▶ _Фрагмент документа_
────────
Если в 1870-м году Маркс справедливо предсказывал, в результате немецких побед, быстрое развитие немецкого рабочего движения под знаменем научного социализма, то теперь международные условия диктуют прямо противоположный прогноз: победа Германии будет означать притупление революционного движения, его теоретическое принижение, отмирание идей марксизма.

* * *

Но немецкая социал-демократия, скажут нам, вовсе и не стремится к победе. На это приходится, прежде всего, ответить, что это не верно. Чего хочет немецкая социал-демократия, об этом нам говорит ее пресса. За двумя-тремя исключениями, она изо дня в день рисует немецким рабочим победы немецкого оружия, как их победы. Взятие Мобежа, потопление трех английских крейсеров или взятие Антверпена вызывают в ней те же чувства, как завоевание новых избирательных округов или победы в экономической борьбе. Нельзя закрывать глаз на факт: немецкая рабочая пресса, партийная, как и профессиональная, представляет сейчас могущественный аппарат, который воспитание воли к классовой борьбе заменил воспитанием воли к военной победе. Мы имеем здесь в виду не безобразные шовинистические эксцессы отдельных органов, а весь тон подавляющего большинства социал-демократических изданий. Сигналом к такому поведению печати явилось голосование фракции 4-го августа.

* * *

— Но фракция вовсе не стремилась к победе Германии! Она ставила своей задачей отражение внешней опасности, оборону отечества — не больше.
────────
▶ _Предоставленный материал_
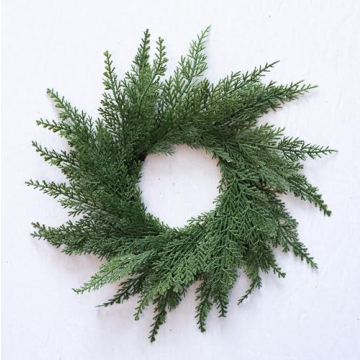 Vita Domi Faux Cedar Wreath for Festive Decor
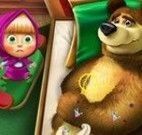 Masha cuidar do amigo Urso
────────
▶ _Задания_
[A] Как отрывок о немецкой социал-демократии доказывает, что неверно утверждение, будто она не стремится к победе Германии?
[B] Приведите дословно часть отрывка о немецкой социал-демократии, начиная со слов «Если в 1870-м» и заканчивая словами «отмирание идей марксизма.».

▶ _Ответы к заданиям_
[A] Ее пресса, за двумя-тремя исключениями, изо дня в день изображает немецким рабочим победы немецкого оружия как их собственные победы. Взятие Мобежа, потопление трех английских крейсеров или взятие Антверпена вызывают в ней те же чувства, что и завоевание новых избирательных округов или победы в экономической борьбе.

[B]
Если в 1870-м году Маркс справедливо предсказывал, в результате немецких побед, быстрое развитие немецкого рабочего движения под знаменем научного социализма, то теперь международные условия диктуют прямо противоположный прогноз: победа Германии будет означать притупление революционного движения, его теоретическое принижение, отмирание идей марксизма.